§ **DESCRIPCIÓN DEL EJERCICIO**
Transcribe literalmente el tramo del pasaje sobre el camino hacia la España federal que empieza con "El presidente de" y continúa hasta "marchó del hemiciclo.".

§ **FRAGMENTO EXTRAÍDO**

____________

El camino hacia la España federal

Hacía 13 años que un presidente de la Generalitat no pisaba el edificio del Senado, en la plaza de la Marina Española, de Madrid. El último en hacerlo fue José Montilla, en 2010. Después de él, ni Artur Mas ni Carles Puigdemont ni Quim Torra habían hecho acto de presencia en la Comisión General de las Comunidades Autónomas de la Cámara alta, coincidiendo con la puesta en marcha del proceso independentista y la etapa de excitación identitaria.

El presidente de la Generalitat, Pere Aragonès, rompió la semana pasada este absurdo boicot. Hablando en catalán, reivindicó desde la tribuna del Senado la conveniencia de aprobar la amnistía para los independentistas encausados y condenados, como punto de partida para llegar, algún día, a la celebración de un referéndum como el que se celebró en Escocia en 2014. Una vez acabada su intervención, de 10 minutos, marchó del hemiciclo.

____________

§ **DATOS EXTRAÍDOS**
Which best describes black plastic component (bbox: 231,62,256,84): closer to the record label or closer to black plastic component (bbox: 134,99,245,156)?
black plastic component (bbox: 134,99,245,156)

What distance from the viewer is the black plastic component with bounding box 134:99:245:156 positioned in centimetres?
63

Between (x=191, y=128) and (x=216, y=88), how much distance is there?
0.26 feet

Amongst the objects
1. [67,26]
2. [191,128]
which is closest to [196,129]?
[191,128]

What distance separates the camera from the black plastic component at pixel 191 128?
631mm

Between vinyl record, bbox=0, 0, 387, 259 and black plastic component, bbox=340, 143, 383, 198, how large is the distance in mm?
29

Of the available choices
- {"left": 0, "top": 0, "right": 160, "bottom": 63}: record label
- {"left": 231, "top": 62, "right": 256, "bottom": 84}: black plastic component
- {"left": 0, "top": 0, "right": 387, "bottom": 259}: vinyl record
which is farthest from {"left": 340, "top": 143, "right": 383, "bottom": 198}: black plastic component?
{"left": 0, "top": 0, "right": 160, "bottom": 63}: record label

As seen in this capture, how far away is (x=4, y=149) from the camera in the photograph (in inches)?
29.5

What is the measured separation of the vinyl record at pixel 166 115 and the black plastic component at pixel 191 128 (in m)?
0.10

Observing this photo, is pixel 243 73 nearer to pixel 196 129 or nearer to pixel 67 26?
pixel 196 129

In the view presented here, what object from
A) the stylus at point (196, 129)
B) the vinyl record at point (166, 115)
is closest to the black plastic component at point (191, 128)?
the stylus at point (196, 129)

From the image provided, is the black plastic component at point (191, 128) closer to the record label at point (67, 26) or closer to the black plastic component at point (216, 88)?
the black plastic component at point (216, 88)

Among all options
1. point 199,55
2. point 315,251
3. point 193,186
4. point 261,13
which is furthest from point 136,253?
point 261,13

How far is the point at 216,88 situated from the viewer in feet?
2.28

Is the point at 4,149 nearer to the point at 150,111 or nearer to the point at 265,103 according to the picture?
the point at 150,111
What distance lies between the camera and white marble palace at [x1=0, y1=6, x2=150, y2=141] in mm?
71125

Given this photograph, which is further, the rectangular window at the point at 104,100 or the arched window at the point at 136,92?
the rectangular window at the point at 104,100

____________

§ **RESULTADO OBTENIDO**
El presidente de la Generalitat, Pere Aragonès, rompió la semana pasada este absurdo boicot. Hablando en catalán, reivindicó desde la tribuna del Senado la conveniencia de aprobar la amnistía para los independentistas encausados y condenados, como punto de partida para llegar, algún día, a la celebración de un referéndum como el que se celebró en Escocia en 2014. Una vez acabada su intervención, de 10 minutos, marchó del hemiciclo.